Ce Pays Dogon est d’une magie rare. Bien que visité par les étrangers, on n’en voit pas les traces. Rien n’est vraiment aménagé pour les touristes, et c’est tant mieux. Un bond de plusieurs centaines d’années en arrière, tempéré toutefois par cette femme dogon surgissant des champs, un tas de bois sur la tête et portant un t-shirt…à l’effigie d’Oussama Ben Laden !
On quitte Tirelli. Idrissa m’explique que, pendant l’hivernage, ici, tout est vert. Des cascades naissent depuis la falaise et coulent jusqu’au pieds des dunes. Difficile à imaginer, tout étant aujourd’hui si sec, hormis ces timides petites parcelles où les Dogons cultivent difficilement des oignons, des tomates et du mil.
On marche encore jusqu’à Nambori, notre dernière étape en Pays Dogon. On y arrive vers midi, et la sieste s’impose jusque vers 15 heures. Il fait vraiment trop chaud. Il nous reste maintenant à …remonter la falaise. Jeudi matin, à l’aube, on trace à travers les rochers. La pente est raide, mais les paysages incroyables. On se retrouve finalement à Dourou, pour retrouver les joies de la civilisation, et du système des taxi-brousses.

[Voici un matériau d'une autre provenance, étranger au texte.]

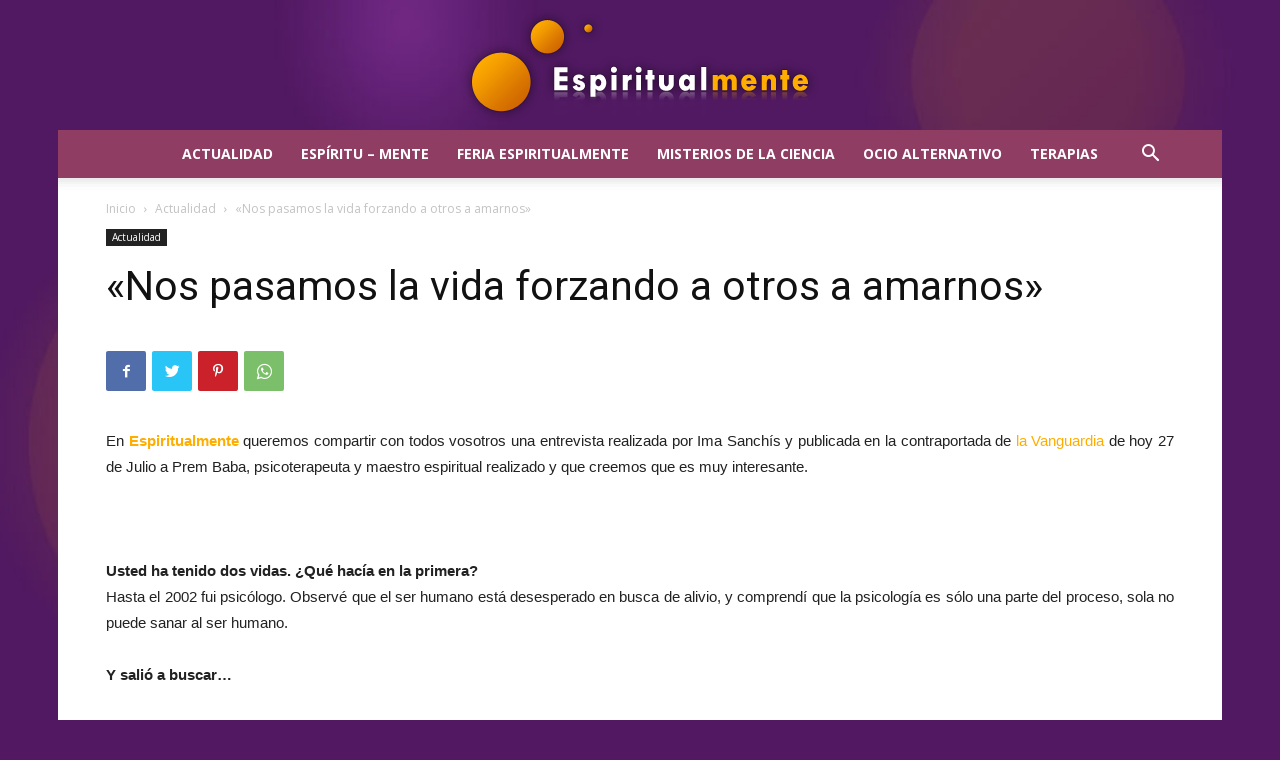

--- FILE ---
content_type: text/css
request_url: https://www.guiaespiritualmente.com/wp-content/themes/Newspaper-child/style.css?ver=10.3.9.1c
body_size: -94
content:
/*
Theme Name:     Newspaper Child theme
Theme URI: 		http://themeforest.net/user/tagDiv/portfolio
Description:    Child theme made by tagDiv
Author:         tagDiv
Author URI: 	http://themeforest.net/user/tagDiv/portfolio
Template:       Newspaper
Version:        9.0c
*/


/*  ----------------------------------------------------------------------------
    This file will load automatically when the child theme is active. You can use it
    for custom CSS.
*/

/* ajuste en listas de post */
.td_module_11, .td_module_wrap { padding-bottom: 0!important}

body{ background-image: url(https://www.guiaespiritualmente.com/wp-content/uploads/2021/01/backy.jpg) !important; background-position:center center; background-repeat: no-repeat; background-size: cover; background-attachment: fixed;}
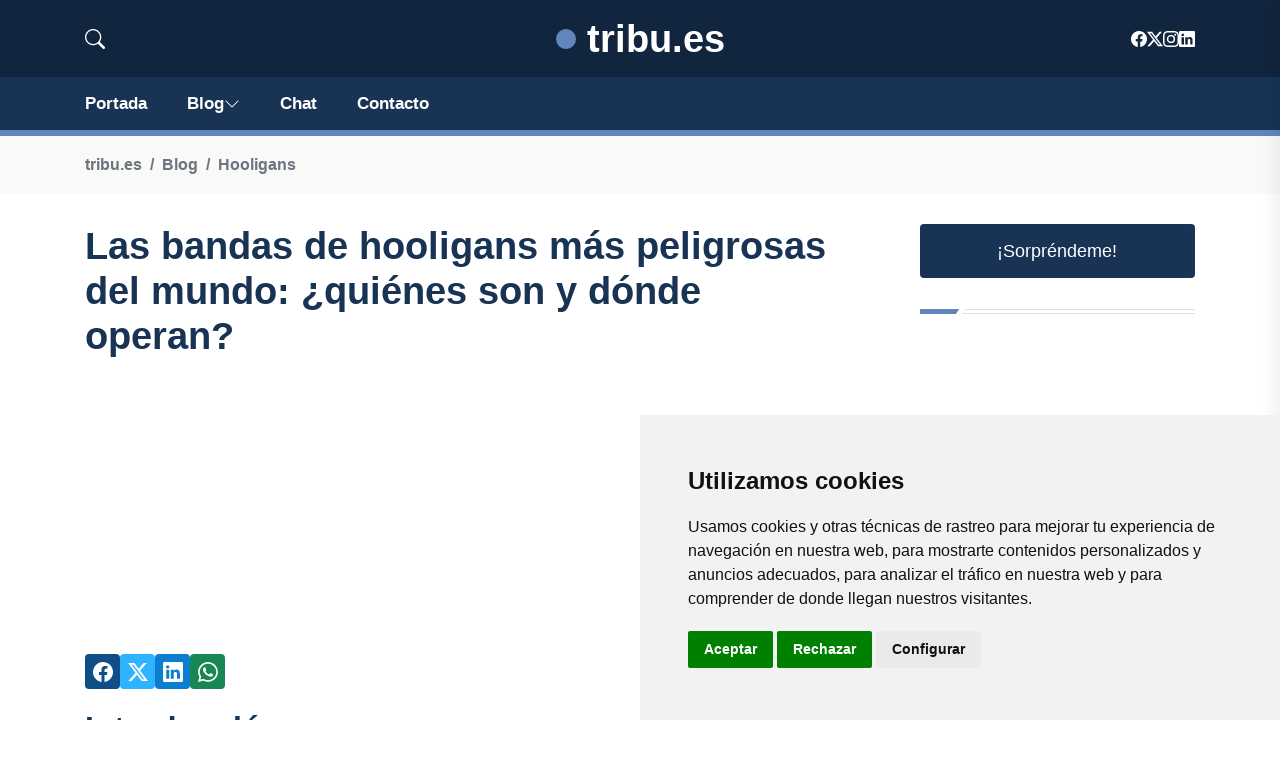

--- FILE ---
content_type: text/html; charset=utf-8
request_url: https://www.google.com/recaptcha/api2/aframe
body_size: 265
content:
<!DOCTYPE HTML><html><head><meta http-equiv="content-type" content="text/html; charset=UTF-8"></head><body><script nonce="k45vm83jsdn642EdxP-lsg">/** Anti-fraud and anti-abuse applications only. See google.com/recaptcha */ try{var clients={'sodar':'https://pagead2.googlesyndication.com/pagead/sodar?'};window.addEventListener("message",function(a){try{if(a.source===window.parent){var b=JSON.parse(a.data);var c=clients[b['id']];if(c){var d=document.createElement('img');d.src=c+b['params']+'&rc='+(localStorage.getItem("rc::a")?sessionStorage.getItem("rc::b"):"");window.document.body.appendChild(d);sessionStorage.setItem("rc::e",parseInt(sessionStorage.getItem("rc::e")||0)+1);localStorage.setItem("rc::h",'1769235653418');}}}catch(b){}});window.parent.postMessage("_grecaptcha_ready", "*");}catch(b){}</script></body></html>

Dourou est un trou perdu. Personne n’y passe, on doit juste compter sur la chance de trouver un transport jusque Bandiagara, et espérer être à Mopti ce soir. Il y a 30 kilomètres à faire jusque Bandiagara mais sous cette chaleur, à pieds, c’est impensable. Il est 10 heures. On attend. Idrissa a averti les habitants du village qu’on était en demande.
11h, midi, 13, 14 heures…on reste là, sous une paillote à scruter l’horizon, à causer ou à se relayer pour de petites pauses sieste dans ce no man’s land sans animation aucune. Vers 14h30, une bagnole se pointe à l’horizon. Il retourne sur Bandiagara, mais exige 10 000 francs CEFA par personne. Même truc qu’à la frontière Sénégal-Mali, ils abusent puisqu’ils savent très bien qu’ils sont notre unique solution du moment. Et c’est parti pour une demi-heure de négociations. Le type m’énerve. Franchement, j’ai envie de lui dire que c’est un sale con, mais on a besoin de sa bagnole, hihihih…Alors…

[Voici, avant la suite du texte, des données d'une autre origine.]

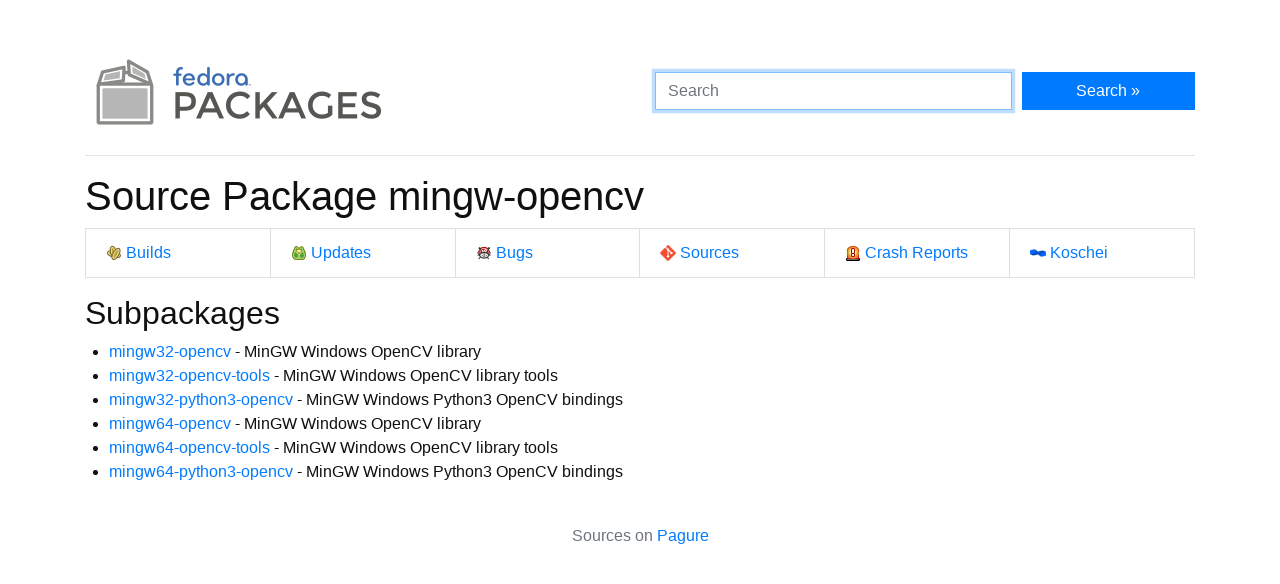

--- FILE ---
content_type: text/html
request_url: https://packages.fedoraproject.org/pkgs/mingw-opencv/
body_size: 2968
content:
<!DOCTYPE html>

<title>mingw-opencv - Fedora Packages</title>
<link rel="stylesheet" href="../../assets/css/bootstrap.min.css">
<link rel="stylesheet" href="../../assets/css/main.css">
<link href="https://apps.fedoraproject.org/global/fedora-bootstrap-fonts/open-sans.css" type="text/css" rel="stylesheet" />
<link rel="search" type="application/opensearchdescription+xml" title="Fedora Packages" href="../../assets/opensearch.xml" />
<meta name="viewport" content="width=device-width, initial-scale=1.0">
<meta charset="UTF-8">
<meta name="description" content="View the mingw-opencv packages in Fedora.">

<div class="container">
  <div class="row">
    <a href="../../" class="col-md-6 d-flex align-items-center justify-content-center justify-content-md-start p-1">
      <img alt="Fedora Packages" src="../../assets/images/logo.png">
    </a>
    <div class="col-md-6 d-flex align-items-center">
      <form class="w-100" action="/search" method="get">
        <div class="form-row flex-grow-1">
          <div class="col-md-8">
            <input class="form-control" type="search" placeholder="Search" name="query" aria-label="Search" autofocus>
          </div>
          <div class="col-md-4">
            <button class="btn btn-primary btn-block" type="submit">Search &raquo;</button>
          </div>
        </div>
      </form>
    </div>
  </div>

  <hr />

<h1>Source Package mingw-opencv</h1>

<ul class="list-group list-group-horizontal-lg mb-3">
	<li class="list-group-item w-100">
		<a href="http://koji.fedoraproject.org/koji/search?match=glob&type=package&terms=mingw-opencv" class="icon i-koji">
			Builds
		</a>
	</li>
	<li class="list-group-item w-100">
		<a href="https://bodhi.fedoraproject.org/updates/?packages=mingw-opencv" class="icon i-bodhi">
			Updates
		</a>
	</li>
	<li class="list-group-item w-100">
		<a href="https://bugzilla.redhat.com/buglist.cgi?component=mingw-opencv&query_format=advanced&product=Fedora&product=Fedora%20EPEL&bug_status=__open__" class="icon i-bugzilla">
			Bugs
		</a>
	</li>
	<li class="list-group-item w-100">
		<a href="https://src.fedoraproject.org/rpms/mingw-opencv" class="icon i-git">
			Sources
		</a>
	</li>
	<li class="list-group-item w-100">
		<a href="https://retrace.fedoraproject.org/faf/problems/?component_names=mingw-opencv" class="icon i-abrt">
			Crash Reports
		</a>
	</li>
	<li class="list-group-item w-100">
		<a href="https://koschei.fedoraproject.org/package/mingw-opencv" class="icon i-koschei">
			Koschei
		</a>
	</li>
</ul>

<div>
  <h2>Subpackages</h2>
  <ul>
    <li><a href="./mingw32-opencv">mingw32-opencv</a> - MinGW Windows OpenCV library</li>
    <li><a href="./mingw32-opencv-tools">mingw32-opencv-tools</a> - MinGW Windows OpenCV library tools</li>
    <li><a href="./mingw32-python3-opencv">mingw32-python3-opencv</a> - MinGW Windows Python3 OpenCV bindings</li>
    <li><a href="./mingw64-opencv">mingw64-opencv</a> - MinGW Windows OpenCV library</li>
    <li><a href="./mingw64-opencv-tools">mingw64-opencv-tools</a> - MinGW Windows OpenCV library tools</li>
    <li><a href="./mingw64-python3-opencv">mingw64-python3-opencv</a> - MinGW Windows Python3 OpenCV bindings</li>
  </ul>
</div>

  <div class="text-muted text-center">
    <br>
    Sources on <a href="https://pagure.io/fedora-packages-static">Pagure</a>
  </div>
</div>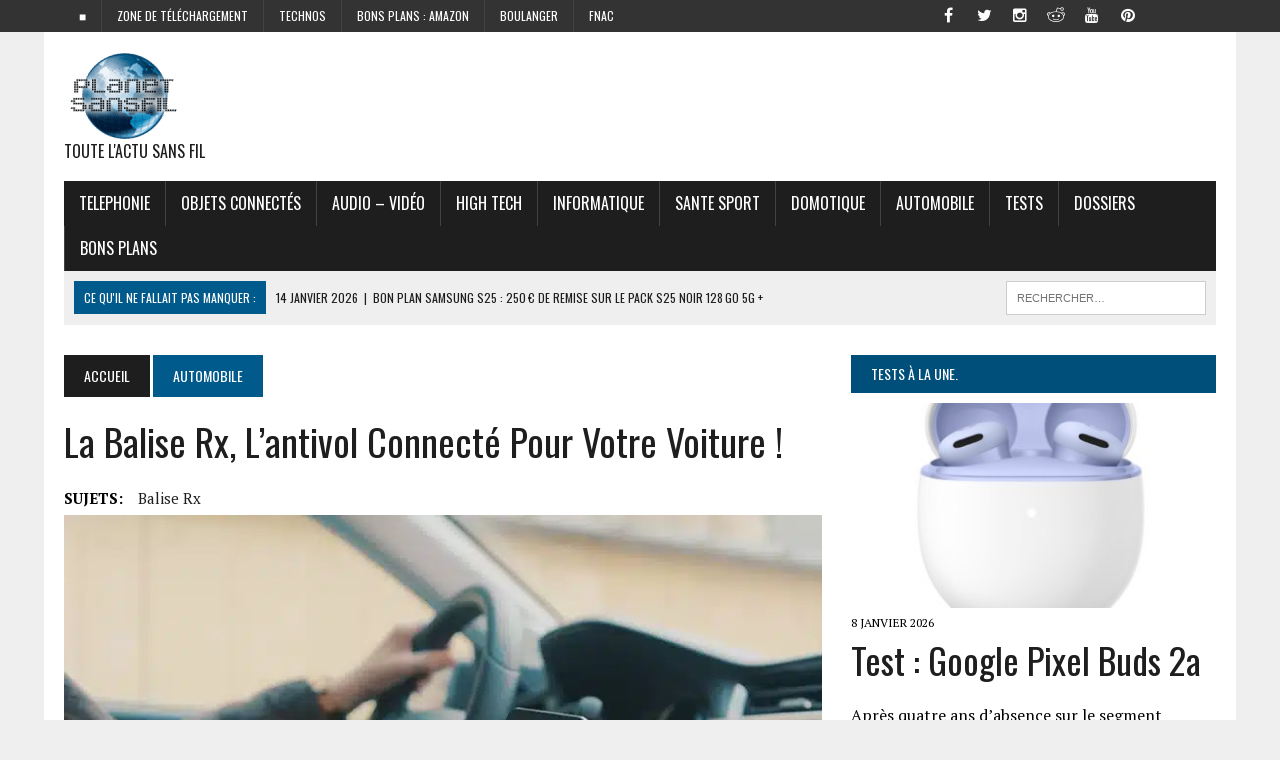

--- FILE ---
content_type: text/html; charset=utf-8
request_url: https://www.google.com/recaptcha/api2/aframe
body_size: 267
content:
<!DOCTYPE HTML><html><head><meta http-equiv="content-type" content="text/html; charset=UTF-8"></head><body><script nonce="JV2P3U1jZoijtr13m1_iIA">/** Anti-fraud and anti-abuse applications only. See google.com/recaptcha */ try{var clients={'sodar':'https://pagead2.googlesyndication.com/pagead/sodar?'};window.addEventListener("message",function(a){try{if(a.source===window.parent){var b=JSON.parse(a.data);var c=clients[b['id']];if(c){var d=document.createElement('img');d.src=c+b['params']+'&rc='+(localStorage.getItem("rc::a")?sessionStorage.getItem("rc::b"):"");window.document.body.appendChild(d);sessionStorage.setItem("rc::e",parseInt(sessionStorage.getItem("rc::e")||0)+1);localStorage.setItem("rc::h",'1768644767999');}}}catch(b){}});window.parent.postMessage("_grecaptcha_ready", "*");}catch(b){}</script></body></html>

Enfin bref, on l’obtient à 5000 pour deux, et c’est parti. A Bandiagara, à nouveaux 3 heures d’attente, le temps que la seule camionnette partant dans l’après-midi à Mopti se remplisse.
Eh oui, l’Afrique, c’est aussi la patience au quotidien, quelque part, encore plus que nulle part ailleurs. Mais après un moment, on s’y fait, et on ne se pose même plus de questions ! A 18 heures, on arrive à Mopti. Contents tout de même de ne pas y être arrivés en pleine nuit…

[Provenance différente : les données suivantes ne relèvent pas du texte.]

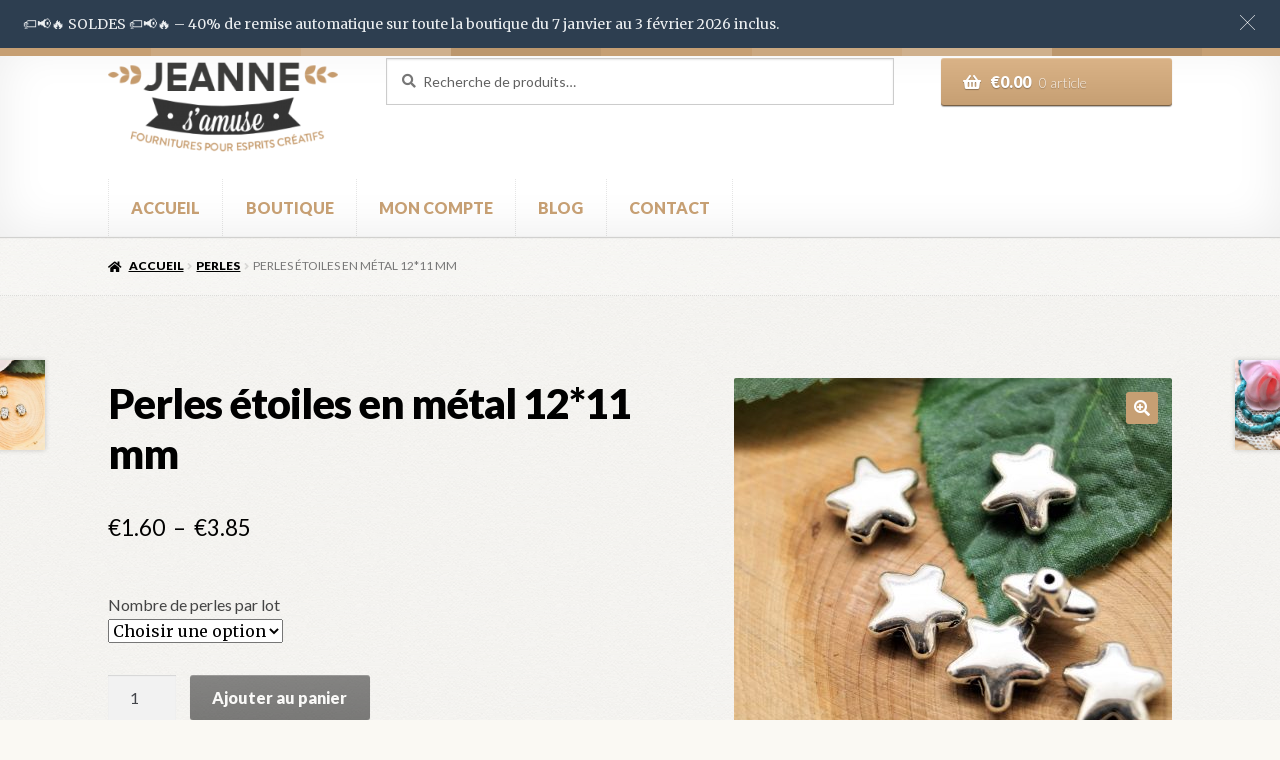

--- FILE ---
content_type: text/css
request_url: https://jeannesamuse.com/wp-content/plugins/theme-customisations-master/custom/style.css?ver=6.9
body_size: 2219
content:
/**
 * Add any custom CSS here.
 *
 * This file will be loaded after all other theme stylesheets.
 */
/**@code cn-productions*/
main-navigation ul li a:hover, .main-navigation ul li:hover > a, .site-title a:hover, .site-header ul.menu li.current-menu-item > a {
    color: #000;
}

.main-navigation ul li a, .site-title a, ul.menu li a, .site-branding h1 a, button.menu-toggle, button.menu-toggle:hover, .handheld-navigation .dropdown-toggle {
    color: #c69f73;
}

.elementor img {
    max-width: 1063px;
    margin-left: -10em;
}

.page-template-template-homepage .site-main > .type-page:first-child h1 {
    display: none;
}

div#n2-ss-2 .n2-font-b2efdca1be6b913634dae72a50b459bb-hover {
   
    display: none!important;
}

/*.wt-coupon-code code {
    display: none;
}
*/

@media screen and (min-width: 320px) {
.slide_focus_jeannesamuse{
display : none;
}
		.page-template-template-homepage .site-main > .type-page:first-child {
    padding-top: 0.853526em;
}
	.elementor-column .elementor-spacer-inner {
    display: none;
}
	.footer-jeannesamuse {
		font-size: 12px;
    margin-left: 0rem;
}
}

@media screen and (min-width: 375px) {
.slide_focus_jeannesamuse{
display : none;
}
	.page-template-template-homepage .site-main > .type-page:first-child {
    padding-top: 0.853526em;
}
		.elementor-column .elementor-spacer-inner {
    display: none;
}
}

/*@media*/

@media screen and (min-width: 768px) {
	
	.footer-jeannesamuse {
    font-size: 12px;
    margin-left: 15rem;
}
}

@media screen and (min-width: 1024px) {
 .slide_focus_jeannesamuse{
display : initial;
}
	.page-template-template-homepage .site-main > .type-page:first-child {
    padding-top: 0.853526em;
}
		.elementor-column .elementor-spacer-inner {
    display: initial;
}	
	.footer-jeannesamuse {
    font-size: 12px;
    margin-left: 22rem;
}
}

@media screen and (min-width: 1440px){
	.footer-jeannesamuse {
    font-size: 12px;
    margin-left: 28rem;
}
}

@media screen and (min-width: 1024px) {
 .slide_mobile_jeannesamuse{
display : none;
}
	.page-template-template-homepage .site-main > .type-page:first-child {
    padding-top: 0.853526em;
}
		.elementor-column .elementor-spacer-inner {
    display: none;
}
}
/*
.wt_sc_coupon_code code code {
    display: none!important;
}
*/
.wt_sc_coupon_code {
    display: none;
}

De retour à Mopti, c’est l’apaisement… C’est la satisfaction et le bonheur d’avoir accompli une telle escapade, qu’on avait tant attendue, dans un endroit si reculé. Comme une nourriture, et une digestion, après un délicieux repas, un peu comme après une belle rencontre, une bonne discussion, la prise d’une bonne photo ou la ponte d’un texte qui a fait correctement vidange. Comme après chaque évènement intéressant, chaque matérialisation ou chaque création, si petite fût-elle, où cette voix nous vient de par-dessus en nous disant « yes, that’s it ». Un sentiment d’accomplissement qui nous fait penser que cette tranche de vie est particulièrement intéressante.